Zu den Top 100 der deutschlandweiten Steuerverschwendungen gehören dem Schwarzbuch zufolge auch die Behördenverlagerungen nach Freyung-Grafenau und Zwiesel. Screenshot: schwarzbuch.de/da Hog’n
Konkret meint das Schwarzbuch damit die Gründung eines neuen Verwaltungsgerichtes mit 40 Mitarbeitern in FRG sowie die Verlegung von 300 Finanzbeamten nach Zwiesel. „Diese beispielhaft genannten Behördenverlagerungen sind zwar ein starkes Signal, dass die schwächsten Landkreise im Freistaat Bayern unterstützt werden sollen.
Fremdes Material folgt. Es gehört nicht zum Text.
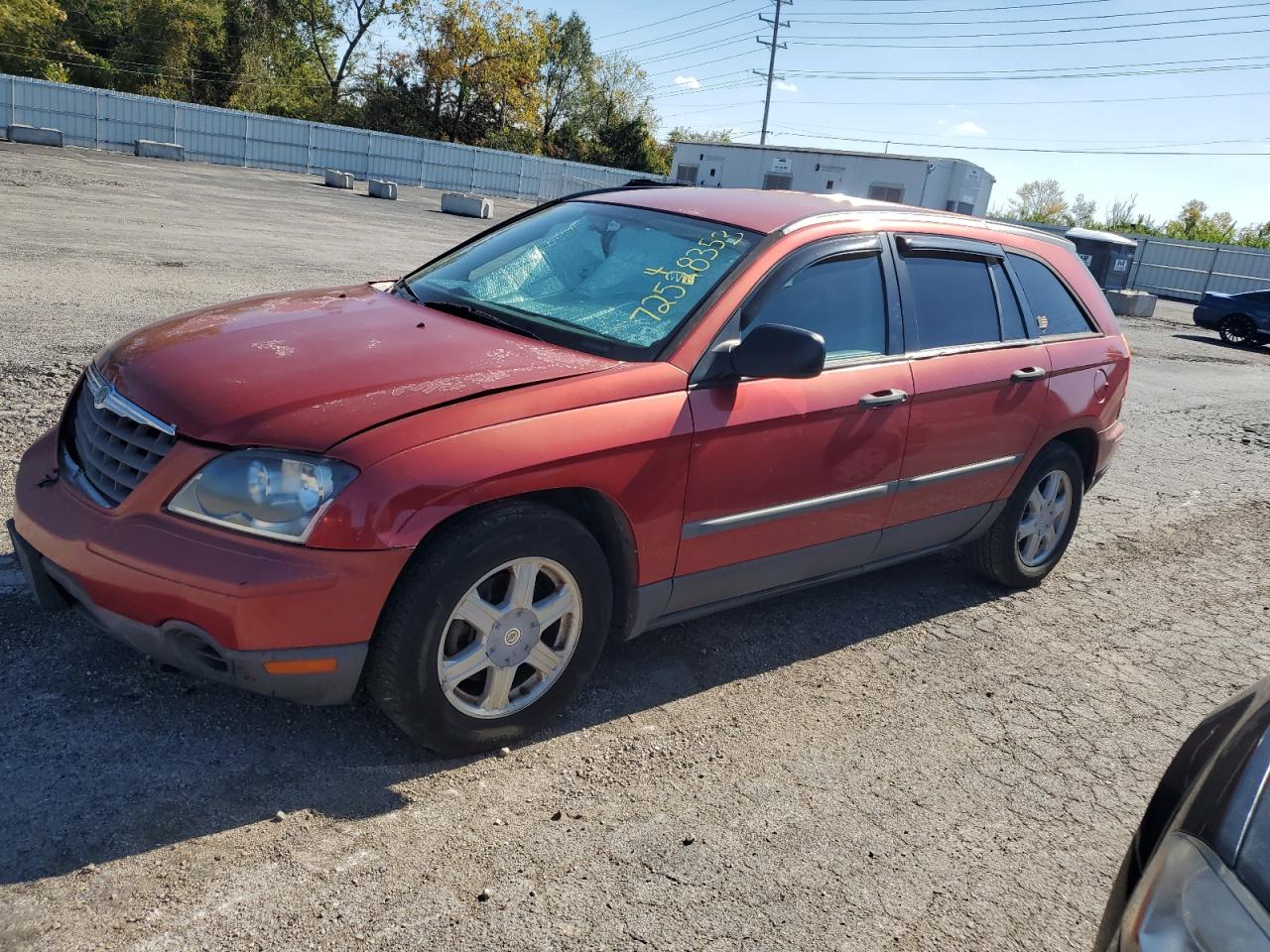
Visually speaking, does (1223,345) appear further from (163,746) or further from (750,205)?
(163,746)

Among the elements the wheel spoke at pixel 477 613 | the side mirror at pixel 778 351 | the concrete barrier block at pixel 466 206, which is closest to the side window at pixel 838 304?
the side mirror at pixel 778 351

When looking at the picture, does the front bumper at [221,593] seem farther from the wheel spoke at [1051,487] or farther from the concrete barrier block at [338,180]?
the concrete barrier block at [338,180]

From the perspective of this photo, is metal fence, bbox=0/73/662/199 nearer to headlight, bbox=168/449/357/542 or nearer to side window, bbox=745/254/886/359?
side window, bbox=745/254/886/359

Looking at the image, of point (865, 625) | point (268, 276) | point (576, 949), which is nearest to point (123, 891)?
point (576, 949)

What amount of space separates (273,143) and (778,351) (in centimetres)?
3602

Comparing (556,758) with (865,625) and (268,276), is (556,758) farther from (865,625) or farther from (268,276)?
(268,276)

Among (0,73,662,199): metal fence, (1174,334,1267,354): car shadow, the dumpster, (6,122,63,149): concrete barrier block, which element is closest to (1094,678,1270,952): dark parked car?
(1174,334,1267,354): car shadow

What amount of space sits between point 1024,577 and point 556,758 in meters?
3.03

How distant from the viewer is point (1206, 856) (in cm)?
165

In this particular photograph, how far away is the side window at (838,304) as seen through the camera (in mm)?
3785

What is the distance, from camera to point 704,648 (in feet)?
13.5

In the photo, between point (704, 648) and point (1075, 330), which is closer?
point (704, 648)

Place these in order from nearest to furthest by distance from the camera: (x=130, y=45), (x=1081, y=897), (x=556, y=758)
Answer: (x=1081, y=897), (x=556, y=758), (x=130, y=45)

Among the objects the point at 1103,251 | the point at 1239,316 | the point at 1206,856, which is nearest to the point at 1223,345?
the point at 1239,316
Allerdings ist zu hinterfragen, ob durch Behördenverlagerungen schwache Regionen tatsächlich gerettet werden können und einer Abwanderung langfristig entgegengewirkt werden kann. Auch aus der öffentlichen Verwaltung selbst wurden gegenüber dem Bund der Steuerzahler Bedenken und Befürchtungen geäußert, dass durch Behördenverlagerungen bisher gut funktionierende Verwaltungen geschwächt werden könnten“, wird als Begründung im entsprechenden Beitrag auf schwarzbuch.de angeführt.
Gruber: Behördenverlagerung bringt nicht nur Arbeitsplätze mit sich
Diese Einordnung kritisiert Freyung-Grafenaus Landrat im Rahmen einer Pressemitteilung vehement. „Bisher bin ich davon ausgegangen, dass der Bund der Steuerzahler alle Steuerzahler vertritt. Liest man aufmerksam das sog. Schwarzbuch, entsteht von Jahr zu Jahr vermehrt der Eindruck, dass es der Bund der Steuerzahler nicht ausschließlich und zurecht auf überteuerte Prestigeprojekte abgesehen hat. Stattdessen stürzt sich der Bund der Steuerzahler vollkommen deplatziert auf wichtige, nachhaltige, strukturpolitische Entscheidungen.“ Sebastian Gruber ist es bewusst, das Behördenverlagerungen kein Allheilmittel seien. Gleichzeitig sind sie seiner Meinung nach aber ein „wichtiger und unverzichtbarer Baustein für ländliche Regionen.“ Ansiedlungen von Behörden würden nicht nur Arbeitsplätze schaffen, sondern auch weitere positive Effekte nach sich ziehen – u.a. hinsichtlich Kaufkraft, Wertschöpfung vor Ort, Stärkung der bestehenden Infrastruktur, gesellschaftliches Engagement.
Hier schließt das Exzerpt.